> _Task description_:
Pull out each line of the listing below that contains the string "between". Treat uppercase and lowercase as different.

> _Recorded data_:
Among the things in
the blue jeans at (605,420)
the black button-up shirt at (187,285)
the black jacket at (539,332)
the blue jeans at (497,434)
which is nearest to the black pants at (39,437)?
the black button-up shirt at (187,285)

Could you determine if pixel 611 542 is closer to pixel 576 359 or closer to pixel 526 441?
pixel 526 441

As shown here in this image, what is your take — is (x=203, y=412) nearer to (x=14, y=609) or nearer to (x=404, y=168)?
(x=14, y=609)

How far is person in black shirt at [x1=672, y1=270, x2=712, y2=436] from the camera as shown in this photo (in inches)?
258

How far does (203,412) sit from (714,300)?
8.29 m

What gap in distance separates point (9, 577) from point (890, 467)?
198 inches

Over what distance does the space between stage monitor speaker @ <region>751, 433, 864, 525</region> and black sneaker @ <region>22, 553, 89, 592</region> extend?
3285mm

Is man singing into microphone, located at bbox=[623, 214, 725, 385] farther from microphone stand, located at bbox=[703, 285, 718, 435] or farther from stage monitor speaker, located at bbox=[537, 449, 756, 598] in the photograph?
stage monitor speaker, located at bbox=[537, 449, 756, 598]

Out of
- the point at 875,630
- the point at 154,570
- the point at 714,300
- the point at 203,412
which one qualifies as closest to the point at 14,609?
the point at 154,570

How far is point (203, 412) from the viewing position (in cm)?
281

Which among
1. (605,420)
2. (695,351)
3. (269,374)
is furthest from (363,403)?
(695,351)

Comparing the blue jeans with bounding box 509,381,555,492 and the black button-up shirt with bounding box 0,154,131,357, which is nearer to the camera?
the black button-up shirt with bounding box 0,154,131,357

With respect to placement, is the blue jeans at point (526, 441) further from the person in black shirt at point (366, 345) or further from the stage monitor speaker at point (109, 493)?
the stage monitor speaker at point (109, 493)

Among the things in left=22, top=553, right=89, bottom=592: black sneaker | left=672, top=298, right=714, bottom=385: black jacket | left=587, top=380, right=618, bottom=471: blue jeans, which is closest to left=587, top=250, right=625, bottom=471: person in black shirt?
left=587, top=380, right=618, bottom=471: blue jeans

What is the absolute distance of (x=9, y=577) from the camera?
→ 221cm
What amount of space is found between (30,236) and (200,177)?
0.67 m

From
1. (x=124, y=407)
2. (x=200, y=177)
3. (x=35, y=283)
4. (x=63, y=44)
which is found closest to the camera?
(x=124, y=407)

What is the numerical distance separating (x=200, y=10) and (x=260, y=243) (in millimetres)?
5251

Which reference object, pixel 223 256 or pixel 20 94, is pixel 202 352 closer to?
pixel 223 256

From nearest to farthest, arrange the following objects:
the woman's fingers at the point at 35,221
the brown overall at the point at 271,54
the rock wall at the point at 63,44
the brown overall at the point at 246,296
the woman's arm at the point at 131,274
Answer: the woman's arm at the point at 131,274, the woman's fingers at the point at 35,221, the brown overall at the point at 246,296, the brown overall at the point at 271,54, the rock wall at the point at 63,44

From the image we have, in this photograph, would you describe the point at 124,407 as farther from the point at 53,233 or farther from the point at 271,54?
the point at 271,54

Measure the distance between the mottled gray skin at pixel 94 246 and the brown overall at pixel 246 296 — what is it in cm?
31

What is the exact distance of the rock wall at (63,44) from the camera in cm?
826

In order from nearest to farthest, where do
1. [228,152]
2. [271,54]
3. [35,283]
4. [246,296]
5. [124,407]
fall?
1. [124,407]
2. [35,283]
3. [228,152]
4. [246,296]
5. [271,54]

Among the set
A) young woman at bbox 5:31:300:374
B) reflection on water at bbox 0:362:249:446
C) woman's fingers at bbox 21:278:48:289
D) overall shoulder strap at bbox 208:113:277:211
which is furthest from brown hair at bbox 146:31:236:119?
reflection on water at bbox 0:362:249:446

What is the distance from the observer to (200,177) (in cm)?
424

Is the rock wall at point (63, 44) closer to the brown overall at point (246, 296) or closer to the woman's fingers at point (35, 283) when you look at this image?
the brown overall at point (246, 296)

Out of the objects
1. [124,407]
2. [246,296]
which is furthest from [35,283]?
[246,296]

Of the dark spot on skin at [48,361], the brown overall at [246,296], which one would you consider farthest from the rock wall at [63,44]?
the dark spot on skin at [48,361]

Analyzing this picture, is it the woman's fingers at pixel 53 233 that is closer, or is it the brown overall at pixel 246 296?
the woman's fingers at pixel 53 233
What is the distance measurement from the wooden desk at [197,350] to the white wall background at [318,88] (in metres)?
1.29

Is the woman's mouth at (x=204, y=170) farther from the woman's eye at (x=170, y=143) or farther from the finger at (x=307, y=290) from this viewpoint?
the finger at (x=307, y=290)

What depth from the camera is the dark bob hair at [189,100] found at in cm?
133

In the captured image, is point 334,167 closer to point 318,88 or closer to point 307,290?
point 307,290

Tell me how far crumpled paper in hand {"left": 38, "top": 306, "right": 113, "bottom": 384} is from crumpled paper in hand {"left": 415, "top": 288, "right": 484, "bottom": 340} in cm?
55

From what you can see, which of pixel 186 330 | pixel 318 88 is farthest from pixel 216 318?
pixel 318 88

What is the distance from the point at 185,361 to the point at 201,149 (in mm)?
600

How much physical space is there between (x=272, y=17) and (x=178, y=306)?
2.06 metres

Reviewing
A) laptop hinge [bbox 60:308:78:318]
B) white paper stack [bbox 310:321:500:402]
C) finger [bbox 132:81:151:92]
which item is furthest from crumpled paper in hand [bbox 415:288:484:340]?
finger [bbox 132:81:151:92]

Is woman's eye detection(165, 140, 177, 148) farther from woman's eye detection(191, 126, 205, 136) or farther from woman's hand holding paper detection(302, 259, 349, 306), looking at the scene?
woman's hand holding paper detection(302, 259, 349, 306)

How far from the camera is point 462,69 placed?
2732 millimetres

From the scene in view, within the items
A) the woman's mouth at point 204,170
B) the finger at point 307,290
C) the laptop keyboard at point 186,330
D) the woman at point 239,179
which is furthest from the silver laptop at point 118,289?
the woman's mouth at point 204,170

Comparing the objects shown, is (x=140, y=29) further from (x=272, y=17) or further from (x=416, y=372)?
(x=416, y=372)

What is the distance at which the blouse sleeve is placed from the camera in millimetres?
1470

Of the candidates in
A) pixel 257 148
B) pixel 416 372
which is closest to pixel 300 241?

> _Correct result_:
Over what distance does the space between stage monitor speaker @ <region>751, 433, 864, 525</region> and black sneaker @ <region>22, 553, 89, 592</region> extend?
What amount of space is found between (30,236) and (200,177)?
Measure the distance between the mottled gray skin at pixel 94 246 and the brown overall at pixel 246 296 — what is it in cm?
How much physical space is there between (x=272, y=17) and (x=178, y=306)?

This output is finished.